Deflection of light and time delay in hyperbolic Einstein-Straus--de Sitter solution

TL;DR

This work investigates how negative spatial curvature affects strong gravitational lensing in a Swiss-cheese cosmology built from an open FLRW background ($k=-1$) with Einstein–Straus–de Sitter embedded vacuoles. By exactly integrating null geodesics across the vacuole and surrounding spacetime, it shows a curvature threshold at $a_0 \approx 2.6\times10^{27}$ m (|$Ω_{k0}$| ≈ 0.0025) beyond which lensing observables converge to flat-space values, while below this threshold curvature enhances deflection and time delays. For a representative lensed quasar SDSS J1004+4112 with $Ω_{k0}=-0.15$, deflection increases by about 0.9% and the time delay by about 10% relative to the flat case, underscoring a stronger sensitivity of time delay to curvature. Across all configurations, the cosmological constant $Λ$ continues to reduce light bending, indicating that $Λ$ effects persist even in negatively curved spacetimes and must be included in precise lensing analyses.

Abstract

We analyze strong gravitational lensing by a spherically symmetric mass distribution within the Einstein-Straus-de Sitter framework in a spatially open Universe with negative curvature ($k = -1$). Applying the theory to the lensed quasar SDSS J1004+4112, we identify a critical threshold for the current scale factor $a_0$ of approximately $2.6 \times 10^{27}$ m, below which the effects of negative spatial curvature on lensing observables become significant, corresponding to a current curvature density of $|Ω_{k0}| \gtrsim 0.0025$. In particular, for $Ω_{k0} = -0.15$, the light bending increases slightly by about 1%, while the time delay exhibits a more substantial increase of about 10%. Beyond this threshold, however, the lensing observables are found to be insensitive to the current scale factor and converge to those characteristic of a spatially flat Universe.
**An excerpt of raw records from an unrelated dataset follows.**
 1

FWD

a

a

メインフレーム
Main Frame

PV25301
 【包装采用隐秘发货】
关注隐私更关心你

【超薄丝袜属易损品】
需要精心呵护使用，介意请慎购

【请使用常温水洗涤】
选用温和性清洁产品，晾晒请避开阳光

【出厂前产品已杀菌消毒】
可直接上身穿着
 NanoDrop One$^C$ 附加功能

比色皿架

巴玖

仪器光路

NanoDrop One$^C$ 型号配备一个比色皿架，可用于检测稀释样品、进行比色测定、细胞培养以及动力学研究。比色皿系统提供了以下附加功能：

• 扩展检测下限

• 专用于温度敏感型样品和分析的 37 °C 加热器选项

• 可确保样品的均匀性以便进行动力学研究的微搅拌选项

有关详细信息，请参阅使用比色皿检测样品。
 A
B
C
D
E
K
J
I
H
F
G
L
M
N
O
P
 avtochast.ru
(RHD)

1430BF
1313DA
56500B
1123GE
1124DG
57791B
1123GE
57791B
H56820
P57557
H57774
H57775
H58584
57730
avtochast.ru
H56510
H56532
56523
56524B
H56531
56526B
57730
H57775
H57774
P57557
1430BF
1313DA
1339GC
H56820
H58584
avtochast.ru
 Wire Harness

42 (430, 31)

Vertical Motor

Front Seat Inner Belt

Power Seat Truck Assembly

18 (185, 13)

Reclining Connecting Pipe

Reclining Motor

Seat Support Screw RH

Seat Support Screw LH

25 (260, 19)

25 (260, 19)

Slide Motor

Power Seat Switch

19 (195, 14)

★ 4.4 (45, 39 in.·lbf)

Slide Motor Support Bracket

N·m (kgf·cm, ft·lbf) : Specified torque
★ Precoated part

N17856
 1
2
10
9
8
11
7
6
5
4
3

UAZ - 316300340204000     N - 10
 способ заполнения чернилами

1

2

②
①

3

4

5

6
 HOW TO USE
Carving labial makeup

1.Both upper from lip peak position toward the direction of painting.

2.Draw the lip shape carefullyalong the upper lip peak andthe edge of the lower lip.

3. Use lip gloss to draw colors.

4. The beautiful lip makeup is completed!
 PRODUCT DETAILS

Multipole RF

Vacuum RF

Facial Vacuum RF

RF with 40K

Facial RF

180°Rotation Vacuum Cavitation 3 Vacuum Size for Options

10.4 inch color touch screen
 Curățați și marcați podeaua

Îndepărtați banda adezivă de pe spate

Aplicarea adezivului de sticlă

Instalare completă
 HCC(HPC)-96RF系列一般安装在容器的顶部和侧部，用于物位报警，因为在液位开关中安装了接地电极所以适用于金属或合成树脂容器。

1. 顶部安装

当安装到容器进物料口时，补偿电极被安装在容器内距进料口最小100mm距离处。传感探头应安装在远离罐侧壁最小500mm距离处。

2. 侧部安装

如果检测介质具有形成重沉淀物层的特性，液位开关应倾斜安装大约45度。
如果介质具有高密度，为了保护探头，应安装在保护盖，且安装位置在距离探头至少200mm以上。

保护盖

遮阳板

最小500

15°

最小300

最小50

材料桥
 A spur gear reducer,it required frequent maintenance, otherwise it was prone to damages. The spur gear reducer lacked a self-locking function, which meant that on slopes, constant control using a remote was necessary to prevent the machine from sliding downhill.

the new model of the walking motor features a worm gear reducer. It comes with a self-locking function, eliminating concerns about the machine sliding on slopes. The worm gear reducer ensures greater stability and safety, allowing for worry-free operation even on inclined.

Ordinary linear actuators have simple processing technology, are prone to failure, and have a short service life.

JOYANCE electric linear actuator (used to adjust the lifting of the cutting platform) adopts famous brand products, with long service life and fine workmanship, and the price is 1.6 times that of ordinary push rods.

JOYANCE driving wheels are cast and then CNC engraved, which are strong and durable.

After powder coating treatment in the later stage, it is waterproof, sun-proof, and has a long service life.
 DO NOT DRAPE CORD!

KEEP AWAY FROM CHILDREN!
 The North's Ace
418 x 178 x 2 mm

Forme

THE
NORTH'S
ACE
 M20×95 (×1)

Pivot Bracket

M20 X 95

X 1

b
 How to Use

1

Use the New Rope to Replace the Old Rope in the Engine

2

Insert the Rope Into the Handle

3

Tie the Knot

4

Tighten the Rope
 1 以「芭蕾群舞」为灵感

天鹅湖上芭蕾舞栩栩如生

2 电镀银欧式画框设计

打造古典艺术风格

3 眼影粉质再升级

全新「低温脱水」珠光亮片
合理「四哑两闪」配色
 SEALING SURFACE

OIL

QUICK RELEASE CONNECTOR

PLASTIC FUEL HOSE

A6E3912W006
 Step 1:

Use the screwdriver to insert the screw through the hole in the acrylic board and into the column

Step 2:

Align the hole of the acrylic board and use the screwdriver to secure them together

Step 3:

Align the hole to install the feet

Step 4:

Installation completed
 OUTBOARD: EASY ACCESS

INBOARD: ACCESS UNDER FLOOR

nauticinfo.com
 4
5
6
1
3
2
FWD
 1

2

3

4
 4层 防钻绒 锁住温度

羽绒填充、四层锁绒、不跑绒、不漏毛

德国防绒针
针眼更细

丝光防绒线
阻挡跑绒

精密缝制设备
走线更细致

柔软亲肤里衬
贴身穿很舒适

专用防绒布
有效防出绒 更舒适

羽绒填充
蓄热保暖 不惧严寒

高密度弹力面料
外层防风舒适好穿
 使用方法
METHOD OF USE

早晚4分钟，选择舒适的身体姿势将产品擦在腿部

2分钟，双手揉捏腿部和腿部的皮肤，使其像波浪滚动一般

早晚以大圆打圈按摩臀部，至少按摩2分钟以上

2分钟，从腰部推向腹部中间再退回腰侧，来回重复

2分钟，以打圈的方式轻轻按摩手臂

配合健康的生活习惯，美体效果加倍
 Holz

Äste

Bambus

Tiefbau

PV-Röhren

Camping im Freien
Importantly, our results indicate that, even where spatial curvature would otherwise enhance lensing observables, the effect of the cosmological constant remains present and acts to reduce light bending, corroborating the claim of Rindler and Ishak.

Figures (8)

• Figure 1: Two photons emitted by a source S, bent inside the SdS vacuole by a lens L and finally received at Earth E. Outside the vacuole the trajectories diverge due to the pseudospherical geometry of negative curvature.
• Figure 2: Evolution of galaxy cluster mass $M$ with current cosmic scale factor $a_0$ in hyperbolic Einstein-Straus--de Sitter model. Cosmological constant $\Lambda$, angles $\alpha$ and $\alpha^{\prime}$ are fixed at their central values.
• Figure 3: Evolution of deflection angle $-\varphi_\text{S}$ with current cosmic scale factor $a_0$ in hyperbolic Einstein-Straus--de Sitter model. Cosmological constant $\Lambda$, angles $\alpha$ and $\alpha^{\prime}$ are fixed at their central values.
• Figure 4: Evolution of time delay $\Delta t$ with current cosmic scale factor $a_0$ in hyperbolic Einstein-Straus--de Sitter model. Cosmological constant $\Lambda$, angles $\alpha$ and $\alpha^{\prime}$ are fixed at their central values.
• Figure 5: Evolution of galaxy cluster mass $M$ with current curvature density $\Omega_{k0}$ in hyperbolic Einstein-Straus--de Sitter model. Cosmological constant $\Lambda$, angles $\alpha$ and $\alpha^{\prime}$ are fixed at their central values.